_What the exercise asks_
The whole set of entries is to be restated word for word.

_Source material_
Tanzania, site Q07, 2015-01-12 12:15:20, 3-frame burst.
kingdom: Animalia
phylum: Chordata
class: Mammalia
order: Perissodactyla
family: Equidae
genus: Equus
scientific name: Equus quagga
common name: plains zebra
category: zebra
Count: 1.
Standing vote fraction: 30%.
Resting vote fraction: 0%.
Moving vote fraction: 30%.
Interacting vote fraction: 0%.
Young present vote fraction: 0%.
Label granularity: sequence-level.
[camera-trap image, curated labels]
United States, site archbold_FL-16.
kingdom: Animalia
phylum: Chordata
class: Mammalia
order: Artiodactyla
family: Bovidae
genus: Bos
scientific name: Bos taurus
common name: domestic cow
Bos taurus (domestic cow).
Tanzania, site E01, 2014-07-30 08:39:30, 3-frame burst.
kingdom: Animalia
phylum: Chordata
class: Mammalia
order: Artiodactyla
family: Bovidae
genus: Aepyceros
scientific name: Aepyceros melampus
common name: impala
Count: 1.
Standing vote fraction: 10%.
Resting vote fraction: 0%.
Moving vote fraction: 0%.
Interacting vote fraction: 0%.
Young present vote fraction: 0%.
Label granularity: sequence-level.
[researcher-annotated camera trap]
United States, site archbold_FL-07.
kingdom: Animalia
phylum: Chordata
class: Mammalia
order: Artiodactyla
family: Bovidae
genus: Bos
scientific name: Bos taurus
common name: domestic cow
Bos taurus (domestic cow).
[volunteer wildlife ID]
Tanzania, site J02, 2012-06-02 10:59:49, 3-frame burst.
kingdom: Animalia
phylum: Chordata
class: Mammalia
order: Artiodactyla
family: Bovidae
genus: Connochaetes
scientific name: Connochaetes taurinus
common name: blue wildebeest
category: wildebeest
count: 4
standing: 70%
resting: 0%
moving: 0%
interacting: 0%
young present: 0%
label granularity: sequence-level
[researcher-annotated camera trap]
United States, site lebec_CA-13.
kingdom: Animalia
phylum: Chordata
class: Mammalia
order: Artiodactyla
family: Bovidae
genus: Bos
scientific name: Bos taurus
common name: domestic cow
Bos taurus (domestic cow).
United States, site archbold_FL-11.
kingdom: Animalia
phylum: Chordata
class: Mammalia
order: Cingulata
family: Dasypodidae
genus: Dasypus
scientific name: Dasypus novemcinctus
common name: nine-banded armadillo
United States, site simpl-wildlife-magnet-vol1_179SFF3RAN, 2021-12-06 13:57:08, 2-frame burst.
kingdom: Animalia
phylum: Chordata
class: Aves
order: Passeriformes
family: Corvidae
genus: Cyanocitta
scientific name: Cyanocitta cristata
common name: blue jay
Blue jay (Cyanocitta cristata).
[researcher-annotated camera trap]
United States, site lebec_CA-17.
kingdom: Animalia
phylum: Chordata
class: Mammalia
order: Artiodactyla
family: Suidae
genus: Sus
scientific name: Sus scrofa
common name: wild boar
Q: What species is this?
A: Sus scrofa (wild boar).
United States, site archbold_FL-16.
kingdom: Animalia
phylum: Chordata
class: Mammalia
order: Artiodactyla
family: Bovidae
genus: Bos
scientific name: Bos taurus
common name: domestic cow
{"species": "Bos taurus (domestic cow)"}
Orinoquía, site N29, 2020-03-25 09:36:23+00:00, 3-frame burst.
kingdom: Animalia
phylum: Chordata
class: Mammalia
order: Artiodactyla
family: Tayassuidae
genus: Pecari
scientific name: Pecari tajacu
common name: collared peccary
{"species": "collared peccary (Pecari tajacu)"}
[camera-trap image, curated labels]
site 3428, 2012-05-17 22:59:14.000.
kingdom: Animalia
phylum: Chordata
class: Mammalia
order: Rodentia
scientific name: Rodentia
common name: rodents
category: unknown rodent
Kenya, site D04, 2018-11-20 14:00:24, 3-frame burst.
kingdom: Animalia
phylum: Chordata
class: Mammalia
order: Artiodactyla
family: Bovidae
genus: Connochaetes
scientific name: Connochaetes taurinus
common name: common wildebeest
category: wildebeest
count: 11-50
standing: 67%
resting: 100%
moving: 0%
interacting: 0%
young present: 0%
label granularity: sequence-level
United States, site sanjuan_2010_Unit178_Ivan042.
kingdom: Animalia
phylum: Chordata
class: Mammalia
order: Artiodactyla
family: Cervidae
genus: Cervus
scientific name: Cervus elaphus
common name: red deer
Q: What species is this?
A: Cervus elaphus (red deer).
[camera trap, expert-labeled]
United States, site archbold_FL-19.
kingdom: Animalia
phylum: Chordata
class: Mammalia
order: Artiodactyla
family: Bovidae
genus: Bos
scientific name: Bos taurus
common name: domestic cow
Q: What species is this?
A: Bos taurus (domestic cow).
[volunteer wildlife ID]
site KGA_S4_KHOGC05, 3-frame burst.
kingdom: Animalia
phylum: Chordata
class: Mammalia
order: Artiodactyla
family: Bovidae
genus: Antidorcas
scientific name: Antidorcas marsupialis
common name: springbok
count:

_Result for this exercise_
Tanzania, site Q07, 2015-01-12 12:15:20, 3-frame burst.
kingdom: Animalia
phylum: Chordata
class: Mammalia
order: Perissodactyla
family: Equidae
genus: Equus
scientific name: Equus quagga
common name: plains zebra
category: zebra
Count: 1.
Standing vote fraction: 30%.
Resting vote fraction: 0%.
Moving vote fraction: 30%.
Interacting vote fraction: 0%.
Young present vote fraction: 0%.
Label granularity: sequence-level.
[camera-trap image, curated labels]
United States, site archbold_FL-16.
kingdom: Animalia
phylum: Chordata
class: Mammalia
order: Artiodactyla
family: Bovidae
genus: Bos
scientific name: Bos taurus
common name: domestic cow
Bos taurus (domestic cow).
Tanzania, site E01, 2014-07-30 08:39:30, 3-frame burst.
kingdom: Animalia
phylum: Chordata
class: Mammalia
order: Artiodactyla
family: Bovidae
genus: Aepyceros
scientific name: Aepyceros melampus
common name: impala
Count: 1.
Standing vote fraction: 10%.
Resting vote fraction: 0%.
Moving vote fraction: 0%.
Interacting vote fraction: 0%.
Young present vote fraction: 0%.
Label granularity: sequence-level.
[researcher-annotated camera trap]
United States, site archbold_FL-07.
kingdom: Animalia
phylum: Chordata
class: Mammalia
order: Artiodactyla
family: Bovidae
genus: Bos
scientific name: Bos taurus
common name: domestic cow
Bos taurus (domestic cow).
[volunteer wildlife ID]
Tanzania, site J02, 2012-06-02 10:59:49, 3-frame burst.
kingdom: Animalia
phylum: Chordata
class: Mammalia
order: Artiodactyla
family: Bovidae
genus: Connochaetes
scientific name: Connochaetes taurinus
common name: blue wildebeest
category: wildebeest
count: 4
standing: 70%
resting: 0%
moving: 0%
interacting: 0%
young present: 0%
label granularity: sequence-level
[researcher-annotated camera trap]
United States, site lebec_CA-13.
kingdom: Animalia
phylum: Chordata
class: Mammalia
order: Artiodactyla
family: Bovidae
genus: Bos
scientific name: Bos taurus
common name: domestic cow
Bos taurus (domestic cow).
United States, site archbold_FL-11.
kingdom: Animalia
phylum: Chordata
class: Mammalia
order: Cingulata
family: Dasypodidae
genus: Dasypus
scientific name: Dasypus novemcinctus
common name: nine-banded armadillo
United States, site simpl-wildlife-magnet-vol1_179SFF3RAN, 2021-12-06 13:57:08, 2-frame burst.
kingdom: Animalia
phylum: Chordata
class: Aves
order: Passeriformes
family: Corvidae
genus: Cyanocitta
scientific name: Cyanocitta cristata
common name: blue jay
Blue jay (Cyanocitta cristata).
[researcher-annotated camera trap]
United States, site lebec_CA-17.
kingdom: Animalia
phylum: Chordata
class: Mammalia
order: Artiodactyla
family: Suidae
genus: Sus
scientific name: Sus scrofa
common name: wild boar
Q: What species is this?
A: Sus scrofa (wild boar).
United States, site archbold_FL-16.
kingdom: Animalia
phylum: Chordata
class: Mammalia
order: Artiodactyla
family: Bovidae
genus: Bos
scientific name: Bos taurus
common name: domestic cow
{"species": "Bos taurus (domestic cow)"}
Orinoquía, site N29, 2020-03-25 09:36:23+00:00, 3-frame burst.
kingdom: Animalia
phylum: Chordata
class: Mammalia
order: Artiodactyla
family: Tayassuidae
genus: Pecari
scientific name: Pecari tajacu
common name: collared peccary
{"species": "collared peccary (Pecari tajacu)"}
[camera-trap image, curated labels]
site 3428, 2012-05-17 22:59:14.000.
kingdom: Animalia
phylum: Chordata
class: Mammalia
order: Rodentia
scientific name: Rodentia
common name: rodents
category: unknown rodent
Kenya, site D04, 2018-11-20 14:00:24, 3-frame burst.
kingdom: Animalia
phylum: Chordata
class: Mammalia
order: Artiodactyla
family: Bovidae
genus: Connochaetes
scientific name: Connochaetes taurinus
common name: common wildebeest
category: wildebeest
count: 11-50
standing: 67%
resting: 100%
moving: 0%
interacting: 0%
young present: 0%
label granularity: sequence-level
United States, site sanjuan_2010_Unit178_Ivan042.
kingdom: Animalia
phylum: Chordata
class: Mammalia
order: Artiodactyla
family: Cervidae
genus: Cervus
scientific name: Cervus elaphus
common name: red deer
Q: What species is this?
A: Cervus elaphus (red deer).
[camera trap, expert-labeled]
United States, site archbold_FL-19.
kingdom: Animalia
phylum: Chordata
class: Mammalia
order: Artiodactyla
family: Bovidae
genus: Bos
scientific name: Bos taurus
common name: domestic cow
Q: What species is this?
A: Bos taurus (domestic cow).
[volunteer wildlife ID]
site KGA_S4_KHOGC05, 3-frame burst.
kingdom: Animalia
phylum: Chordata
class: Mammalia
order: Artiodactyla
family: Bovidae
genus: Antidorcas
scientific name: Antidorcas marsupialis
common name: springbok
count:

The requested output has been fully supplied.